Coastal tourism is recovering in year following the earthquake, but very slowly

Apr 16, 2017 | 0 comments

A year after the April 16, 2016 earthquake, tourists are returning to Ecuador’s Pacific coast but are finding accommodations limited.

Tourist on a beach in Manabí Province. (El Comercio)

“We lost so many rooms in the earthquake we simply do not have the space to take in everyone who would like to visit,” says José Ochoa, president of the Ecuador Federation of Hoteliers. Construction takes time, he says, and some hotel and hostal owners are still waiting for insurance payments to begin rebuilding.

Another problem, according to Ochoa, is that tourist industry investments have dried up. “Before the earthquake, money for new coastal projects was pouring in; afterwards, it just stopped.” An example is a 300-room, world-class resort that was about to break ground in Playas, between Guayaquil and Salinas. The U.S. investors planned to spend $200 million on the project but backed out following the earthquake. “And this was in an area that had no serious damage,” Ochoa says.

The coastal tourism industry says its business is down 70% overall in the year following the earthquake.

Ochoa and other industry experts believe it will take at least three years to regain the lost hotel rooms and the number of tourists it enjoyed before the quake. “We are finally overcoming the perception problem that the coast is a dangerous place,” says Carlos Acosta, president of the Esmeraldas Chamber of Tourism. “People understand that the ground has stabilized and that we won’t have another large earthquake for many, many years.
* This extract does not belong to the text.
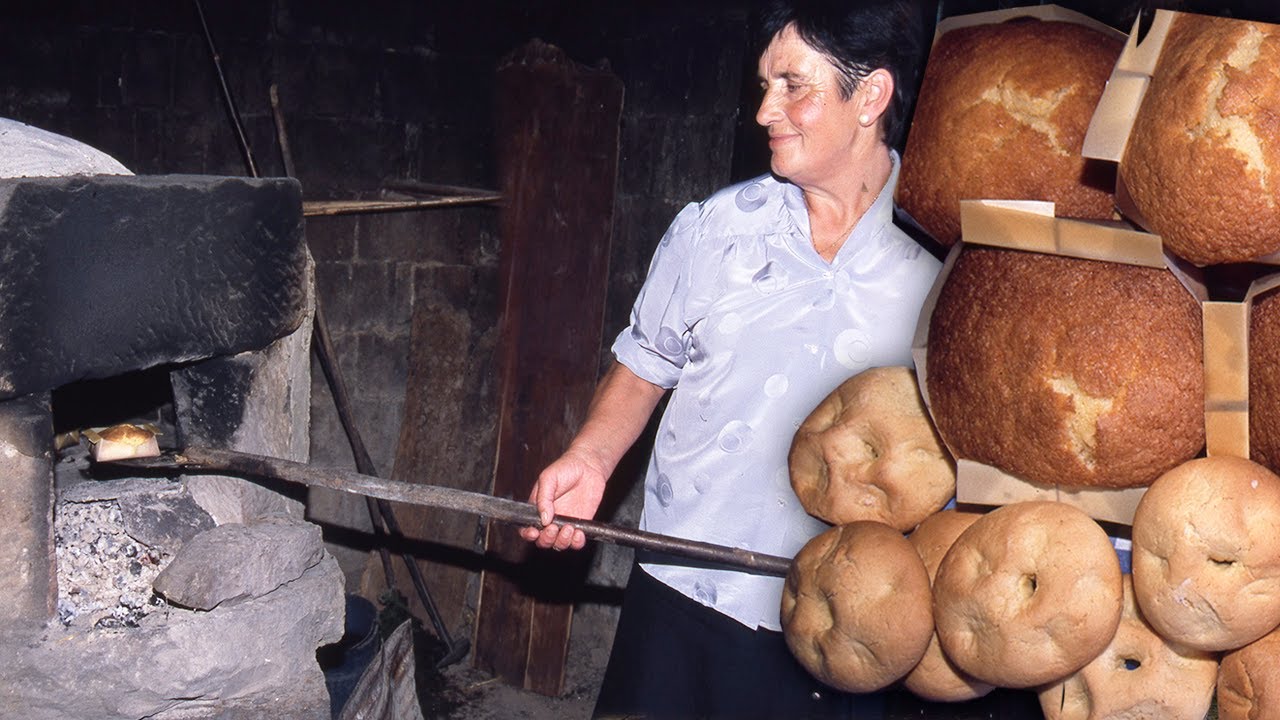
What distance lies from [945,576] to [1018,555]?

But we lost six major hotels in Tonsupa and in the other resorts and these have yet to be rebuilt.”

Both Acosta and Ochoa say that major government infrastructure reconstruction, including roads, remains to be completed,. “The government has done all it can to help but we estimate that we still need between $80 million and $100 of work to restore the public systems that were destroyed.”

Foreign tourism has been especially hard-hit on the north coast, according to the travel booking service Despegar.com. “There has been a major contraction of business from tourists from Argentina, Chile, and Colombia,” says Despegar general manager Jorge Luis Páez. “Much of this is bad publicity but there is also the problem of lost hotels, restaurants and other tourist services.”

For the immediate future, Ochoa says the industry is relying on domestic tourism. “All you people in Quito and Cuenca, please come for a visit,” he says. “You helped us to rebuild; now we need to come back as tourists.”